== Actions to take ==
• A. Output the passage of the thread between "For so, I kindly" and "got it right.", inclusive, copying it word for word.
• B. Quote every sentence in the thread that mentions Markus.
• C. Write the next part of the thread, picking up after its final sentence.

== Page ==
++++++++++++++++++++
I agree wholeheartedly with Markus.
I'm sorry to be blunt, but it's been almost three days now and 40+ messages, and it seems that all the fundamental reasons for this thread to be open are either too complicated to be implemented (or at least "not worth the while") or inherently biased and/or unfounded.
For so, I kindly ask all people in this list to close this thread, as it seems that nothing good will ever come out of it.
Thank you.
My reference was to in-place discussions at WMDE, not the open meetings with Markus. Each week we had an open demo where Markus usually attended. As I remember the May-discussion, it was just a discussion in the office, there was a reference to an earlier meeting. It is although easy to mix up old memories, so what happen first and what happen next should not be taken to be facts. If Markus also says the same it is although a reasonable chance we have got it right.
++++++++++++++++++++
== Available data ==
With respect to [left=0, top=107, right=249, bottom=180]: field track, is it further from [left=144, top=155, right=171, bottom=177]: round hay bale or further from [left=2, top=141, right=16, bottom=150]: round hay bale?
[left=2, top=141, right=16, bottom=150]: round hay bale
++++++++++++++++++++
== Results of the exercise ==
• A.
For so, I kindly ask all people in this list to close this thread, as it seems that nothing good will ever come out of it.
Thank you.
My reference was to in-place discussions at WMDE, not the open meetings with Markus. Each week we had an open demo where Markus usually attended. As I remember the May-discussion, it was just a discussion in the office, there was a reference to an earlier meeting. It is although easy to mix up old memories, so what happen first and what happen next should not be taken to be facts. If Markus also says the same it is although a reasonable chance we have got it right.

• B.
I agree wholeheartedly with Markus.
My reference was to in-place discussions at WMDE, not the open meetings with Markus.
Each week we had an open demo where Markus usually attended.
If Markus also says the same it is although a reasonable chance we have got it right.

• C.
As to the questions about archives on open discussions with the community. This was in April-May 2012. There was no community, there were only concerned individuals. The community started to emerge in August with the first attempts to go public. On Wikidata_talk:Introduction there are some posts from 15. August 2012,[1] while first post on the subject page is from 30. October. The stuff from before October comes from a copy-paste from Meta.[3] Note that Denny writes "The data in Wikidata is published under a free license, allowing the reuse of the data in many different scenarios." but Whittylama changes this to "The data in Wikidata is published under [ http://creativecommons.org/publicdomain/zero/1.0/ a free license], allowing the reuse of the data in many different scenarios.",[4] and at that point there were a community on an open site and had been for a week. When Whittylama did his post it was the 4504th post on the site, so it was hardly the first! The license was initially a CC-SA.[8] I'm not quite sure when it was changed to CC0 in the footer,[9] but it seems to have happen before 31 October 2012, at 19:09. First post on Q1 is from 29. October 2012,[5] this is one of several items updated this evening.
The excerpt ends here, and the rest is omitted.